Write out all of the records below word for word, changing nothing.
#### Task input
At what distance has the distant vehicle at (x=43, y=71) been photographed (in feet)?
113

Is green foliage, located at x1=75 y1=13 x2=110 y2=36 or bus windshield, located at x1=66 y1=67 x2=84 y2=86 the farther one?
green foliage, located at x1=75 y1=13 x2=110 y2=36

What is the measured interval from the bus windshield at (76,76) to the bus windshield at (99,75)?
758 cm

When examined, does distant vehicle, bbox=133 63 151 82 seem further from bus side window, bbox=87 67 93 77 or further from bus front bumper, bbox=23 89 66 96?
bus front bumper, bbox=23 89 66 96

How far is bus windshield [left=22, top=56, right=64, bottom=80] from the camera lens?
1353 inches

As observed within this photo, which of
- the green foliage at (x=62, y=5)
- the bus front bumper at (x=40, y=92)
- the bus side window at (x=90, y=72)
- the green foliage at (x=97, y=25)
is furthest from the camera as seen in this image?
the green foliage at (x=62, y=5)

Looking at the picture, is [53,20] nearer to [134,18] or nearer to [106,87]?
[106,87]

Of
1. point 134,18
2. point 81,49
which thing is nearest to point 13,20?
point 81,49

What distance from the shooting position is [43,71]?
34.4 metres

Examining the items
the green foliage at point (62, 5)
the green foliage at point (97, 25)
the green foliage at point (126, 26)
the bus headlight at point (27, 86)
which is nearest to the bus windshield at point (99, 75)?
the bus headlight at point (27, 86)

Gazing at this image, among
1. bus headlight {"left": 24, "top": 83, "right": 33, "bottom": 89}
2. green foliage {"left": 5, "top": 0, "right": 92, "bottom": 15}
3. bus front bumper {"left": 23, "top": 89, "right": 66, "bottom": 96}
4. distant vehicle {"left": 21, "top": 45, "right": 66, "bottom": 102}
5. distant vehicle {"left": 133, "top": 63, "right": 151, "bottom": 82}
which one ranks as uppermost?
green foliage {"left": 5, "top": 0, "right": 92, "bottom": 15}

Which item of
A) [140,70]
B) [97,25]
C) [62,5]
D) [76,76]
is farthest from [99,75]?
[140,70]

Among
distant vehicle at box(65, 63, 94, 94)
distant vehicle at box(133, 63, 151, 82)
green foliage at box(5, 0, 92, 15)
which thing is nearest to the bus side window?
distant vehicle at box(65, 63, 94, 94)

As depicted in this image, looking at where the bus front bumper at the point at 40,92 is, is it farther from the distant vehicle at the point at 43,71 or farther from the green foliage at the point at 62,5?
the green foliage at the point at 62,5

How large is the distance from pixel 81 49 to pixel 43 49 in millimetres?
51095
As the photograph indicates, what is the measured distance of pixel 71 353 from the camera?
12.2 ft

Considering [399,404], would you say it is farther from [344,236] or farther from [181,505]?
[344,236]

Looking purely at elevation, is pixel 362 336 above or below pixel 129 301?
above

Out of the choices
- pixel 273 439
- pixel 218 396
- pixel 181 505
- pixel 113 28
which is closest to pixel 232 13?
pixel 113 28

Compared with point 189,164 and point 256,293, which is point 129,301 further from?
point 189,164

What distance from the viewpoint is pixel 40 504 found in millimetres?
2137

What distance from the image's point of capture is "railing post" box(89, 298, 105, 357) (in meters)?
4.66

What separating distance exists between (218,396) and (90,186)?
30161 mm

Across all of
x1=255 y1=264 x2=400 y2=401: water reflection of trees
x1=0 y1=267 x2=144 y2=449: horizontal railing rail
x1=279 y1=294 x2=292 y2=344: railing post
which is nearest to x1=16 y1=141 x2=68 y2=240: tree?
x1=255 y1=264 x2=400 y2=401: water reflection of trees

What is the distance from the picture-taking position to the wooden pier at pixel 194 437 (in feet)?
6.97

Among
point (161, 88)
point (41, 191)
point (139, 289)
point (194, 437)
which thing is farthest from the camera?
########
Response
At what distance has the distant vehicle at (x=43, y=71) been photographed (in feet)?
113

Is green foliage, located at x1=75 y1=13 x2=110 y2=36 or bus windshield, located at x1=66 y1=67 x2=84 y2=86 the farther one?
green foliage, located at x1=75 y1=13 x2=110 y2=36

What is the measured interval from the bus windshield at (76,76) to the bus windshield at (99,75)?
758 cm

When examined, does distant vehicle, bbox=133 63 151 82 seem further from bus side window, bbox=87 67 93 77 or further from bus front bumper, bbox=23 89 66 96?
bus front bumper, bbox=23 89 66 96

How far is bus windshield [left=22, top=56, right=64, bottom=80] from the camera lens?
1353 inches

As observed within this photo, which of
- the green foliage at (x=62, y=5)
- the bus front bumper at (x=40, y=92)
- the bus side window at (x=90, y=72)
- the green foliage at (x=97, y=25)
is furthest from the camera as seen in this image?
the green foliage at (x=62, y=5)

Looking at the picture, is [53,20] nearer to [134,18] or nearer to [106,87]?
[106,87]

Of
1. point 134,18
2. point 81,49
which thing is nearest to point 13,20?
point 81,49

What distance from the shooting position is [43,71]?
34.4 metres

Examining the items
the green foliage at point (62, 5)
the green foliage at point (97, 25)
the green foliage at point (126, 26)
the bus headlight at point (27, 86)
which is nearest to the bus windshield at point (99, 75)?
the bus headlight at point (27, 86)

Gazing at this image, among
1. bus headlight {"left": 24, "top": 83, "right": 33, "bottom": 89}
2. green foliage {"left": 5, "top": 0, "right": 92, "bottom": 15}
3. bus front bumper {"left": 23, "top": 89, "right": 66, "bottom": 96}
4. distant vehicle {"left": 21, "top": 45, "right": 66, "bottom": 102}
5. distant vehicle {"left": 133, "top": 63, "right": 151, "bottom": 82}
which one ranks as uppermost?
green foliage {"left": 5, "top": 0, "right": 92, "bottom": 15}

Which item of
A) [140,70]
B) [97,25]
C) [62,5]
D) [76,76]
is farthest from [99,75]?
[140,70]

Among
distant vehicle at box(65, 63, 94, 94)
distant vehicle at box(133, 63, 151, 82)
green foliage at box(5, 0, 92, 15)
which thing is nearest to the bus side window?
distant vehicle at box(65, 63, 94, 94)

As depicted in this image, looking at where the bus front bumper at the point at 40,92 is, is it farther from the distant vehicle at the point at 43,71 or farther from the green foliage at the point at 62,5?
the green foliage at the point at 62,5

How large is the distance from pixel 81 49 to pixel 43 49 in millimetres?
51095
As the photograph indicates, what is the measured distance of pixel 71 353 from the camera?
12.2 ft

Considering [399,404], would you say it is farther from [344,236] or farther from [181,505]?
[344,236]

Looking purely at elevation, is pixel 362 336 above or below pixel 129 301?
above

Out of the choices
- pixel 273 439
- pixel 218 396
- pixel 181 505
- pixel 113 28
which is closest to pixel 232 13?
pixel 113 28

Compared with point 189,164 and point 256,293, which is point 129,301 further from?
point 189,164

What distance from the viewpoint is pixel 40 504 found in millimetres?
2137

What distance from the image's point of capture is "railing post" box(89, 298, 105, 357) (in meters)?
4.66

What separating distance exists between (218,396) and (90,186)?
30161 mm

Across all of
x1=255 y1=264 x2=400 y2=401: water reflection of trees
x1=0 y1=267 x2=144 y2=449: horizontal railing rail
x1=279 y1=294 x2=292 y2=344: railing post
which is nearest to x1=16 y1=141 x2=68 y2=240: tree?
x1=255 y1=264 x2=400 y2=401: water reflection of trees

What is the distance from the picture-taking position to the wooden pier at pixel 194 437 (in feet)?
6.97

Among
point (161, 88)
point (41, 191)
point (139, 289)
point (194, 437)
which thing is farthest from the camera?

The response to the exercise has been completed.